Not only does spending hours consuming news across social media, TV, print, and radio simply waste our time, but it fills our brains with negative stories that we can't realistically act on in any meaningful way - we have jobs to work and bills to pay and most of us, if we're honest, aren't experts on every crazy thing that happens.
The subconscious guilt of seeing all this horrible stuff day in and day out and not being able to do anything about it is driving everyone crazy and we need a scapegoat, which the news feeds us on a platter by selecting and framing stories to blame the other party, country, religion, gender or whoever - anyone other than the person reading the story. We also ease our guilt by reposting stories to "spread awareness" which is just passing the buck to more people who don't have the time or ability to help. All of which only further polarizes our country and world.
The "news = good" meme is so enticing because we all want to be good citizens. We all want to help.
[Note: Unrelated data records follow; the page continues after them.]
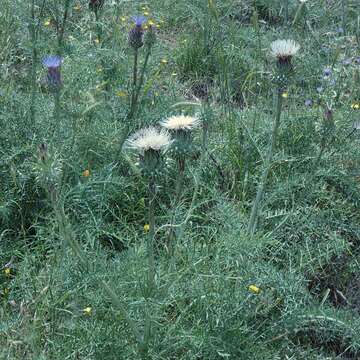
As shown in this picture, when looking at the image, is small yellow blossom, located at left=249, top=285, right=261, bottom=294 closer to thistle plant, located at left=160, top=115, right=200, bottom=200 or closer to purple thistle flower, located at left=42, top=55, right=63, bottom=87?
thistle plant, located at left=160, top=115, right=200, bottom=200

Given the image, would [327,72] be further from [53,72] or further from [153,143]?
[153,143]

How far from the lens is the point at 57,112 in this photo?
2.33 meters

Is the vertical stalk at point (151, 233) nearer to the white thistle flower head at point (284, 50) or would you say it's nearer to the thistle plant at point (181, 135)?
the thistle plant at point (181, 135)

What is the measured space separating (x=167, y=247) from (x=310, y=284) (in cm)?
56

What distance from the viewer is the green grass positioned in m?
1.98

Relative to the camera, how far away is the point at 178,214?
7.80 ft

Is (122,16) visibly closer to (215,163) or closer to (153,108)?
(153,108)

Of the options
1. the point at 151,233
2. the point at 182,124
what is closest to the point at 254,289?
the point at 151,233

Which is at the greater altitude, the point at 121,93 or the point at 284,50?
the point at 284,50

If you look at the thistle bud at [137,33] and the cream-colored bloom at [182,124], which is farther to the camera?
the thistle bud at [137,33]

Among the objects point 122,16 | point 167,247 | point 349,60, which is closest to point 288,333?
point 167,247

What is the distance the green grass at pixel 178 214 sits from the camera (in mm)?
1977

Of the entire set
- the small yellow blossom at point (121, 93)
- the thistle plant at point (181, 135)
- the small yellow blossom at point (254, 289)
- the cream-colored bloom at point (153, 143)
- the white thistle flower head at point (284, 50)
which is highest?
the white thistle flower head at point (284, 50)

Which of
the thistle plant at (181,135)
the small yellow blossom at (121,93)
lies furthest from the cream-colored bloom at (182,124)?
the small yellow blossom at (121,93)
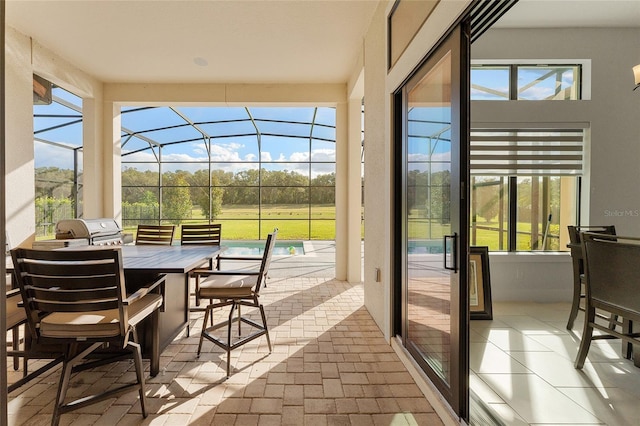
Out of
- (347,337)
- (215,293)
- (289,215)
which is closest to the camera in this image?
(215,293)

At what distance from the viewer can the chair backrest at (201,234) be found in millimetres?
3854

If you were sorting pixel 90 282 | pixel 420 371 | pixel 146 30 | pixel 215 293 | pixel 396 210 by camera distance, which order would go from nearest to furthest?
pixel 90 282 < pixel 420 371 < pixel 215 293 < pixel 396 210 < pixel 146 30

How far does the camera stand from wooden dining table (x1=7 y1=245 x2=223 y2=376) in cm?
217

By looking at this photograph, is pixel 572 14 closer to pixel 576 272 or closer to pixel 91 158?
pixel 576 272

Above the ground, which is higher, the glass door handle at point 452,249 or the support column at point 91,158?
the support column at point 91,158

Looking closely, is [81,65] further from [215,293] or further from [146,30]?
[215,293]

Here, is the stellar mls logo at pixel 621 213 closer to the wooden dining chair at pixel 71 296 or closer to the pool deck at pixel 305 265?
the pool deck at pixel 305 265

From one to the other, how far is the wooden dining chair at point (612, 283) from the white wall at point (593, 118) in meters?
1.56

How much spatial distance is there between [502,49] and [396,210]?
2.86 meters

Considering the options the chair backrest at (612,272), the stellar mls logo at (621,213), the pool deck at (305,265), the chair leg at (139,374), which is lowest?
the pool deck at (305,265)

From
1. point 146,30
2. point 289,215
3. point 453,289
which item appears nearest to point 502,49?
point 453,289

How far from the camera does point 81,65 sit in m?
4.45

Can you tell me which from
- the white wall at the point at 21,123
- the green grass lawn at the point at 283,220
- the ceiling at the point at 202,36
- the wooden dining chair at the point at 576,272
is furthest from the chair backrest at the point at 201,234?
the green grass lawn at the point at 283,220

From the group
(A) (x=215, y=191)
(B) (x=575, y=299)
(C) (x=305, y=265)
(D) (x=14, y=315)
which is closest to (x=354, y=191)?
(C) (x=305, y=265)
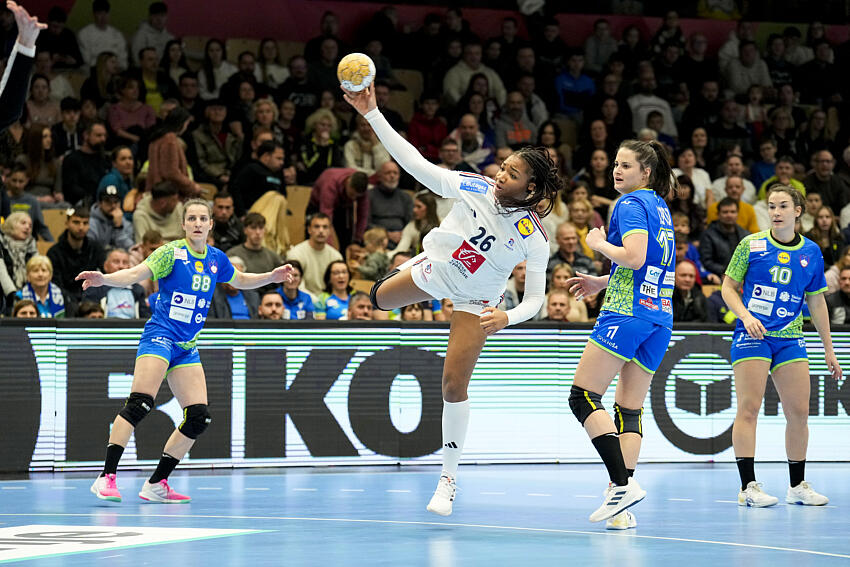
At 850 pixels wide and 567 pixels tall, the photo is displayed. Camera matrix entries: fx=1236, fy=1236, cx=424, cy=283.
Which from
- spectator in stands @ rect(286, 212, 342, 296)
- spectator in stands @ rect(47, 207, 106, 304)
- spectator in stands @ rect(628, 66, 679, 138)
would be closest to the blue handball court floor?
spectator in stands @ rect(47, 207, 106, 304)

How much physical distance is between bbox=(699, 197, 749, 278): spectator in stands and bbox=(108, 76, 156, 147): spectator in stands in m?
6.93

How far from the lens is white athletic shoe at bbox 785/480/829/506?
862 centimetres

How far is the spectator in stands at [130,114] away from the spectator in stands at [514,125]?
188 inches

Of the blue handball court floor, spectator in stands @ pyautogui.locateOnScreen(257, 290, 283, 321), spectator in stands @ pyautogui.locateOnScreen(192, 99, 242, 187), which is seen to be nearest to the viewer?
the blue handball court floor

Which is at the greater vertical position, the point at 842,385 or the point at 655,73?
the point at 655,73

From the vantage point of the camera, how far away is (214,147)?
15.1 m

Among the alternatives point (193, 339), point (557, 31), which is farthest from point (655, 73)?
point (193, 339)

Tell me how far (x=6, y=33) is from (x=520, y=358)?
324 inches

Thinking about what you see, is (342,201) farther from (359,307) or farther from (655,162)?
(655,162)

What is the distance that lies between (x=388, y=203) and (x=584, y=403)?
775cm

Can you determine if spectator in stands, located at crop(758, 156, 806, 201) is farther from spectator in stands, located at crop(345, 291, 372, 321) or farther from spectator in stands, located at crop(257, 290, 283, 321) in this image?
spectator in stands, located at crop(257, 290, 283, 321)

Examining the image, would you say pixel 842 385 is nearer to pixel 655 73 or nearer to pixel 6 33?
pixel 655 73

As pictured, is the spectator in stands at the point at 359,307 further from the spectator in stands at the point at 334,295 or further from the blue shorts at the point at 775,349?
the blue shorts at the point at 775,349

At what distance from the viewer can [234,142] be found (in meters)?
15.2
And it is difficult, at least it was for me, to admit that my brain can't handle all the negative news in the world, and even if it could, I don't have the knowledge or resources to help everyone in the world, or to protect myself and my family from every risk in the world, or to have every one of my votes and decisions be perfectly informed. To be more effective, I need to instead limit my purview to a small number of things I can control so I'm not constantly filled with negative energy, which only brings me and the people around me down, and ironically, leads to more bad news.
We are massively over-consuming unhealthy information. We mostly know social media is bad at this point - perhaps it's the informational equivalent of cigarettes or candy bars - but I'm increasingly confident that spending hours reading CNN, FOX, or even, arguably, the NYT, is going to one day be looked back on like eating 4k calories of processed food from Kraft or Nestle and rationalizing it as a good and healthy choice. And I worry it's going to take us longer to realize the magnitude of the problem because mental illness is less obvious than obesity.
I'm not arguing all news is bad just like I'd never argue all food is bad. But similar to limiting ourselves to 2k calories of fresh food from the farmer's market, perhaps one day the norm will be to only read 20 minutes of news from independent journalists - i.e. humans you trust, not huge corporations. One thing that could help us get there is being more interrogative of how much the news is helping vs hurting us. As in, literally asking ourselves, "is the time and emotional toll of consuming this worth whatever tangible benefit it provides?" I'm only one data point, but I feel like a better citizen now that I'm less informed.